Al civico 38 di via Maspero da trent’anni Lucia Oliva, alle otto in punto, apre il cancello grigio che dà accesso al mondo dei morti, ma la vita, ogni mattina, le corre incontro in forma di gatto bianco e rosso, perché tra custodi ci deve sempre essere una certa complicità. Lucia sorveglia il cimitero monumentale di Giubiano, e il micio Diesel la assiste seguendola tra le tombe, per poi sistemarsi all’ingresso e accogliere con fusa e strofinii i visitatori della giornata. La signora Oliva però, dal 1° agosto andrà in pensione, ma il legame non si interromperà.
«Il collega che mi sostituirà conosce la situazione, ci sono diversi gatti, accuditi peraltro dal fioraio di fronte al cimitero e da alcuni visitatori. Io però continuerò a venire qui a dar da mangiare a Diesel e a farlo curare se necessario. Avevo provato a portarlo a casa, ma non si è abituato a stare al chiuso e ho dovuto riportarlo», spiega Lucia, originaria di Nocera Inferiore, in provincia di Salerno, e a Varese dal 1987.
«Ho incominciato l’attività di custode nel 1994 grazie all’ufficio di collocamento, sono stata un anno a Belforte e poi mi hanno trasferito qui a Giubiano. Un tempo c’era molto più lavoro da fare ogni giorno, pulivo, tagliavo l’erba, sistemavo i cestini e davo una mano nelle tumulazioni. Grazie a un apposito corso ho imparato a fare le cremazioni, ancora nel vecchio impianto, lavorando dal 2003 al 2015. Con me allora c’era un collega, poi trasferito, e dall’agosto 2015 sono rimasta da sola».
I tempi sono cambiati e oggi tutto è dato in appalto, così Lucia svolge soltanto un lavoro di supervisione: «Controllo se ai funerali si rispettano le norme di sicurezza, assisto alle tumulazioni e all’opera di pulizia e giardinaggio.

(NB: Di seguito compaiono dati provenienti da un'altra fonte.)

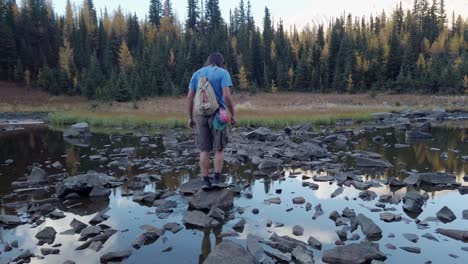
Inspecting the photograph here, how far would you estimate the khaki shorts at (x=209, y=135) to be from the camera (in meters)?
6.85

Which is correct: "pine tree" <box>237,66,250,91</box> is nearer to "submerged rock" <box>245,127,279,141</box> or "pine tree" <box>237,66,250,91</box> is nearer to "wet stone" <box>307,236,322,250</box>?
"submerged rock" <box>245,127,279,141</box>

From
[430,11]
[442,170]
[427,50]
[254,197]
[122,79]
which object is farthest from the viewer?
[430,11]

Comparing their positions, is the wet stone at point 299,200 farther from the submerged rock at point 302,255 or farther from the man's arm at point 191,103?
the man's arm at point 191,103

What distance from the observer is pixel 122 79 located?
2427 inches

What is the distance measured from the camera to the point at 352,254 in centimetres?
450

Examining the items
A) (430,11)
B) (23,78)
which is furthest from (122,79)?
(430,11)

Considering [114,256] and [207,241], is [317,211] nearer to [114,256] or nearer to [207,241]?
[207,241]

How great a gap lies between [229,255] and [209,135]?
2.95 m

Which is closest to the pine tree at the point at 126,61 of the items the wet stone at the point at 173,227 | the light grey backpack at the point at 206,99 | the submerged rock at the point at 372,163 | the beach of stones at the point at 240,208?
the beach of stones at the point at 240,208

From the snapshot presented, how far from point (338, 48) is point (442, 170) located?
82.7 m

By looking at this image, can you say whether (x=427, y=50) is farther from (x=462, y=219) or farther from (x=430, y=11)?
(x=462, y=219)

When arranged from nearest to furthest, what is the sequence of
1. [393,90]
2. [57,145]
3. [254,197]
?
[254,197] → [57,145] → [393,90]

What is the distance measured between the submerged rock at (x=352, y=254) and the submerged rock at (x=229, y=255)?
94cm

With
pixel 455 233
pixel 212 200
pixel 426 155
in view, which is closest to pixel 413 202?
pixel 455 233
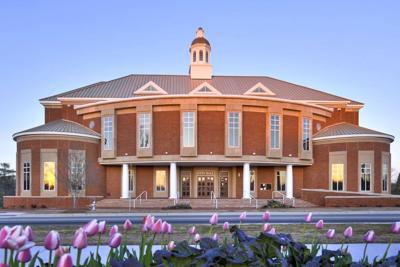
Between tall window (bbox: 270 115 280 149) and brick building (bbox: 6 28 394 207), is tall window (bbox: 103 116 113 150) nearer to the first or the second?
brick building (bbox: 6 28 394 207)

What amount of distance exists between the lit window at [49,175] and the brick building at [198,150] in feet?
0.29

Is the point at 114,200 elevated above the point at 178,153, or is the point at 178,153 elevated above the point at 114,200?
the point at 178,153

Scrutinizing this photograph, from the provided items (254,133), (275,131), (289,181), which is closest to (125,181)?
(254,133)

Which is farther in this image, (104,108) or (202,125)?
(104,108)

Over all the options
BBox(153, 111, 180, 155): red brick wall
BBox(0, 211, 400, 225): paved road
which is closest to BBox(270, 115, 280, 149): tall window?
BBox(153, 111, 180, 155): red brick wall

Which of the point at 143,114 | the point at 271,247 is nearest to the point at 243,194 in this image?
the point at 143,114

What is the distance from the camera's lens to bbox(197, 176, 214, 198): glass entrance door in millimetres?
42812

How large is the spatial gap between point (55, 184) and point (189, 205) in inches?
504

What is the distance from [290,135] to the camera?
41.5 metres

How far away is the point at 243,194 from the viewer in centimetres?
4022

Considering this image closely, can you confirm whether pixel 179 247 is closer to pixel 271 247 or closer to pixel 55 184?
pixel 271 247

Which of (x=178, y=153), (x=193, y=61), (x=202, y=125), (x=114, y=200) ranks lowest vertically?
(x=114, y=200)

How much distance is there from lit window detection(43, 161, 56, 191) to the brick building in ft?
0.29

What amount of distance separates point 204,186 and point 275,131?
335 inches
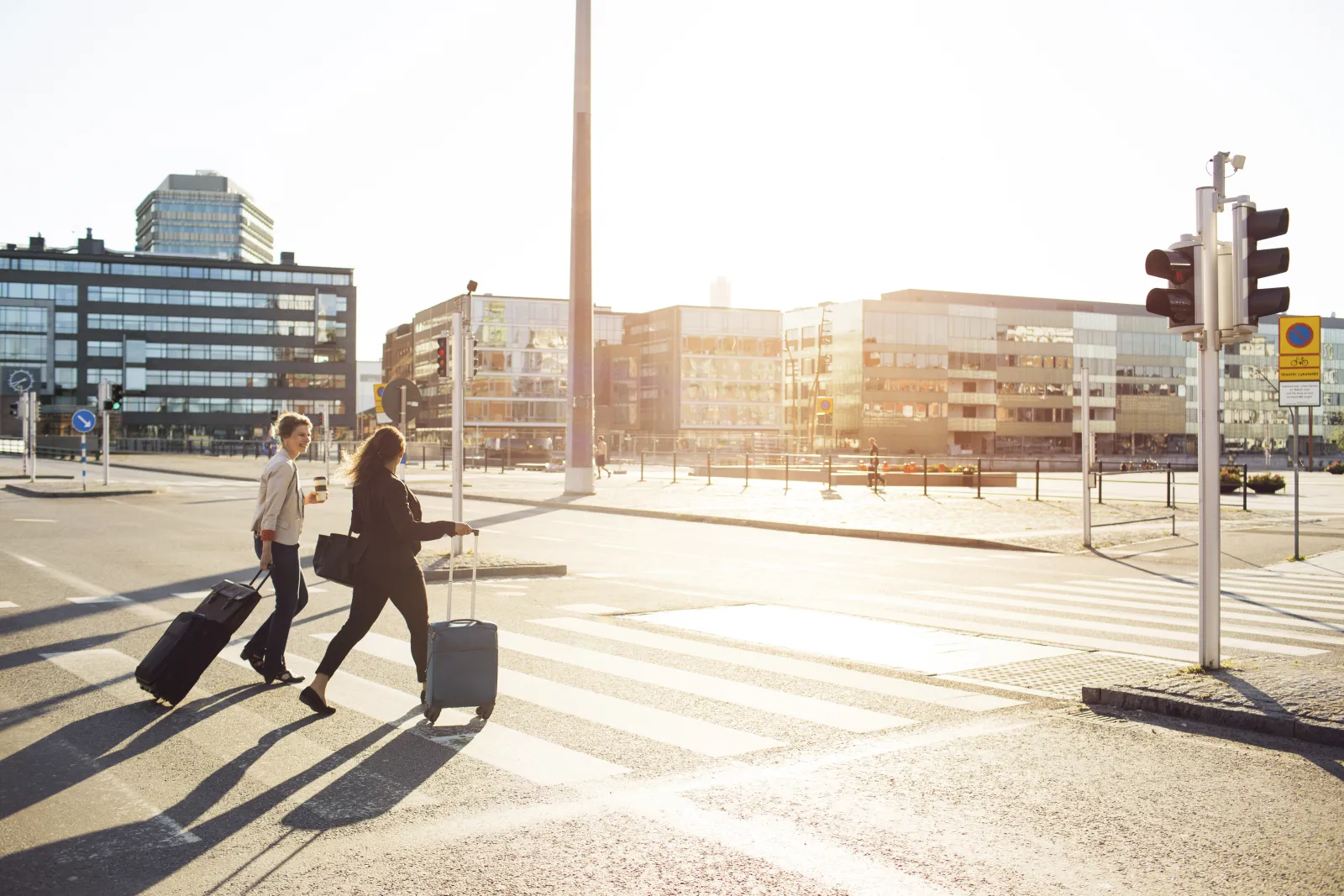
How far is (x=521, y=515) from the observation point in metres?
27.9

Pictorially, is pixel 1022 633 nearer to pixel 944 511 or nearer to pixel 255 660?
pixel 255 660

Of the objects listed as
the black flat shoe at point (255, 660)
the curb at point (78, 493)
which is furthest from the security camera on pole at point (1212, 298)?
the curb at point (78, 493)

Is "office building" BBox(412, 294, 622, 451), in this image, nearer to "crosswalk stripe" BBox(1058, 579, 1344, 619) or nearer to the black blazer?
"crosswalk stripe" BBox(1058, 579, 1344, 619)

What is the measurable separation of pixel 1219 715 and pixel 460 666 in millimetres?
4543

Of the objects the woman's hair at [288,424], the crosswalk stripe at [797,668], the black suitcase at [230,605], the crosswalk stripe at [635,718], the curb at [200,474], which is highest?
the woman's hair at [288,424]

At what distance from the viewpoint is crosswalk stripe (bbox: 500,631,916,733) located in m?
7.20

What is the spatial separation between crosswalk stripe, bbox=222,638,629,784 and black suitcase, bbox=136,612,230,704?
2.83 feet

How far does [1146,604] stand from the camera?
42.1 ft

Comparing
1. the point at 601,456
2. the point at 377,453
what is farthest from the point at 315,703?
the point at 601,456

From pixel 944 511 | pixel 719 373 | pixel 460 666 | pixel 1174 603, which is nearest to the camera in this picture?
pixel 460 666

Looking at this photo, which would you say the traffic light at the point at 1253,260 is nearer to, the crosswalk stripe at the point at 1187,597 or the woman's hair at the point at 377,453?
the crosswalk stripe at the point at 1187,597

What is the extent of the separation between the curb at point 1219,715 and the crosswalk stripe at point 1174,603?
15.2 ft

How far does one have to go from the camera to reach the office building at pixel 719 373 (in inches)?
4397

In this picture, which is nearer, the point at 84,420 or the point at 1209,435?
the point at 1209,435
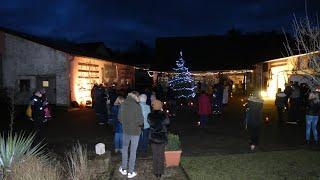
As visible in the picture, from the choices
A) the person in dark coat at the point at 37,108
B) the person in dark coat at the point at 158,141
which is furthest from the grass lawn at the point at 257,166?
the person in dark coat at the point at 37,108

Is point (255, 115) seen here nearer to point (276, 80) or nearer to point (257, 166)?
point (257, 166)

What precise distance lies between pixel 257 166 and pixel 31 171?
17.4 feet

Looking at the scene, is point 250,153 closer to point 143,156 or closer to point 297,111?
point 143,156

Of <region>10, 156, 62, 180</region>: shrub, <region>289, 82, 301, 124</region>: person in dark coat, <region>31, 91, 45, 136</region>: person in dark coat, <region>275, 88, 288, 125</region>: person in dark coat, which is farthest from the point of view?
<region>275, 88, 288, 125</region>: person in dark coat

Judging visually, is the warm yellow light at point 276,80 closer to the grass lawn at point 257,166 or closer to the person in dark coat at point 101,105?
the person in dark coat at point 101,105

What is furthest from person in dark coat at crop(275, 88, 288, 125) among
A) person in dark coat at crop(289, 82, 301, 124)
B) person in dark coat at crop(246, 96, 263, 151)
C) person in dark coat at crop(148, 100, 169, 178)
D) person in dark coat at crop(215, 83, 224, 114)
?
person in dark coat at crop(148, 100, 169, 178)

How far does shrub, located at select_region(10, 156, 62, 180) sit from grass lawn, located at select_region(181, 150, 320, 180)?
10.5 ft

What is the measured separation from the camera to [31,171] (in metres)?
7.23

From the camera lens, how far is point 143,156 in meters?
10.7

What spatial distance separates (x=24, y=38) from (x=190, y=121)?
14693 mm

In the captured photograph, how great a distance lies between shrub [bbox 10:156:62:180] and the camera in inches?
279

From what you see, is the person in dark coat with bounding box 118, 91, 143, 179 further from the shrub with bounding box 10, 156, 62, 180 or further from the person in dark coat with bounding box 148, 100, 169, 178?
the shrub with bounding box 10, 156, 62, 180

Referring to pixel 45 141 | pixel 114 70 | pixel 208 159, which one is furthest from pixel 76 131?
pixel 114 70

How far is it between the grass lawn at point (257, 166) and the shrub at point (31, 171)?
3.19 meters
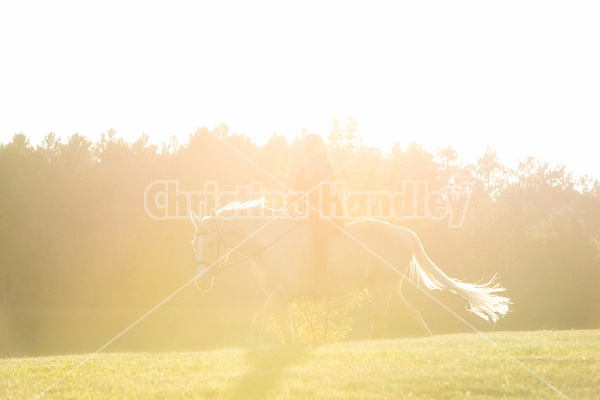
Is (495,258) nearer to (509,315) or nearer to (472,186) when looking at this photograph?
(509,315)

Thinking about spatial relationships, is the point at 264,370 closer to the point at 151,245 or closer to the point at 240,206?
the point at 240,206

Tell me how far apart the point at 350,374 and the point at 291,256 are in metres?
4.41

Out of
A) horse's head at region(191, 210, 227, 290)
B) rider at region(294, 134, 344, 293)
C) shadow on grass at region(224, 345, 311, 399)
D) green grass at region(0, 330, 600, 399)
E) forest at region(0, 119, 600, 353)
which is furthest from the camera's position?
forest at region(0, 119, 600, 353)

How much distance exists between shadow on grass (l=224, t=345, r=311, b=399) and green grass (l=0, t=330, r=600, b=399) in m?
0.02

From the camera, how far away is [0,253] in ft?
179

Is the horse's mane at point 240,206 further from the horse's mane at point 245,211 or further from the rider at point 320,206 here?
the rider at point 320,206

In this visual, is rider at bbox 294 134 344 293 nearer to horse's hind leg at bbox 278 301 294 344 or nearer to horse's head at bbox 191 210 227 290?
horse's hind leg at bbox 278 301 294 344

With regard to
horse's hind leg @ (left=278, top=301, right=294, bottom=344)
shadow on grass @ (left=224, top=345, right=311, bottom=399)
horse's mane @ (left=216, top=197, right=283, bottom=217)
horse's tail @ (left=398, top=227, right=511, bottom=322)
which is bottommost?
shadow on grass @ (left=224, top=345, right=311, bottom=399)

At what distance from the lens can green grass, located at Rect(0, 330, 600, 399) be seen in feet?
28.3

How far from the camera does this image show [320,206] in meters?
13.6

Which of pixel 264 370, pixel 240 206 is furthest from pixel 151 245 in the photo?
pixel 264 370

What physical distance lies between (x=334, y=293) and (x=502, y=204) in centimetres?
5239

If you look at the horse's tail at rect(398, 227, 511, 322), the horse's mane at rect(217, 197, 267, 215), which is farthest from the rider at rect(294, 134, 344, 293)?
the horse's tail at rect(398, 227, 511, 322)

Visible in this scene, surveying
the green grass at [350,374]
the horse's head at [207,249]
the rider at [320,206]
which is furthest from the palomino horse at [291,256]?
the green grass at [350,374]
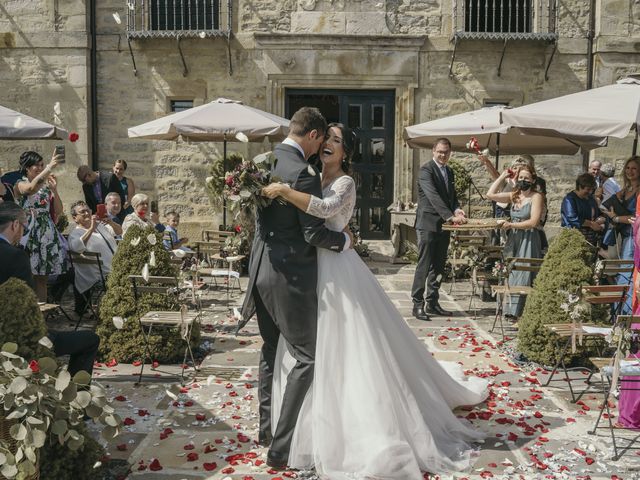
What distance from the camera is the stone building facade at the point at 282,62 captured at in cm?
1368

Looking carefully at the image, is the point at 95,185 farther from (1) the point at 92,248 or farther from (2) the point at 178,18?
(2) the point at 178,18

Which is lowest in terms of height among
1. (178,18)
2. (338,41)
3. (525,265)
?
(525,265)

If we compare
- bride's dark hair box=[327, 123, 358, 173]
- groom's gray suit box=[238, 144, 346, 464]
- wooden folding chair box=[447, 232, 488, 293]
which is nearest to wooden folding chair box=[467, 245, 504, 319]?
wooden folding chair box=[447, 232, 488, 293]

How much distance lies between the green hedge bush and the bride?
51.7 inches

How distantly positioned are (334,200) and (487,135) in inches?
306

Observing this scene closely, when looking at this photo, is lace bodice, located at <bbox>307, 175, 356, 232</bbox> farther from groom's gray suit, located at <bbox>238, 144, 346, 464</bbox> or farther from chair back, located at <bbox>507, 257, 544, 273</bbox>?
chair back, located at <bbox>507, 257, 544, 273</bbox>

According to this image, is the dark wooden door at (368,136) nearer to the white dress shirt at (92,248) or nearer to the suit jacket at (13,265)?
the white dress shirt at (92,248)

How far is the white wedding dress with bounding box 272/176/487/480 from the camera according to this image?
392cm

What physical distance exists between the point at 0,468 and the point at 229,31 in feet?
37.8

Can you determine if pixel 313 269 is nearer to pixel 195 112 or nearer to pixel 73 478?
pixel 73 478

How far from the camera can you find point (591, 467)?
423 cm

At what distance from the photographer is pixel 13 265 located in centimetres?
459

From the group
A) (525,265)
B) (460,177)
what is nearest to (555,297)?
(525,265)

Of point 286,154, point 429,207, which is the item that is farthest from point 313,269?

Oggi non devo nemmeno dare indicazioni ai più curiosi che cercano la tomba di qualche personaggio illustre, ci pensano le periodiche visite guidate. Al cimitero però viene sempre meno gente, i visitatori sono per lo più anziani, c’è movimento soltanto nella settimana del 2 novembre, quando un tempo noi custodi pulivamo tutti i viali e sistemavamo le tombe più vecchie».
Lucia ha una sua teoria sul calo delle visite: «Non c’è più la fede, i funerali sono diminuiti e aumentate molto le cremazioni, per una questione economica e motivi di spazio e di igiene». La guardiola un tempo era abitata dal custode, e i più anziani ricordano il leggendario Mario Broggini, con l’elegante divisa grigio ferro del Comune con il berretto e lo stemma di Varese, asso del “48” a bocce tanto da essere nominato dai compagni di gioco “la Mano di Dio” o “la Meraviglia del mondo”. «L’ho conosciuto quando mi sono insediata, aveva vissuto qui e cresciuto i suoi figli. L’ultimo ad abitare la casetta è stato il mio collega Orazio».
Di tutti questi anni Lucia Oliva ha ricordi positivi, anche se qualche spavento non è mancato: «Circa cinque anni fa, una mattina arrivo per aprire e tra le sbarre del cancello sono incastrati due sacchetti, li apro e inorridisco, c’erano due galli ornamentali con il collo tagliato. Ho chiamato la Polizia e il veterinario, ma poi la cosa si è ripetuta con lo stesso rinvenimento nella zona dei nuovi ossari. Inoltre poco tempo dopo ho trovato una vecchia tomba danneggiata con vicino piume e ossa di animali, resti probabilmente di un rito satanico. Nel 1998 invece rubarono il crocifisso in legno della chiesa».
Intanto che parliamo arriva Diesel per la consueta razione di croccantini.
«Arrivò qui nel 2017, un lunedì mattina, era pelle e ossa e mi ci affezionai subito. Il veterinario mi disse di nutrirlo poco per volta per evitare che la grande fame che aveva gli causasse il vomito. Piano piano si rimise in forze e oggi è il beniamino di molti. A casa ho quattro gatti, il quinto, Pippo, è morto a maggio a 21 anni. Ora ci sono Birba, Chicca, e i fratelli Felix e Max».
Una volta pensionata, Lucia Oliva non starà con le mani in mano: «Mi riposerò un poco e a fine agosto andrò in vacanza con mio marito, quindi mi vorrei dedicare al volontariato e naturalmente a Diesel. Prima o poi però, io e il mio consorte vorremmo andare a vivere nel Lazio, un desiderio che abbiamo da tempo».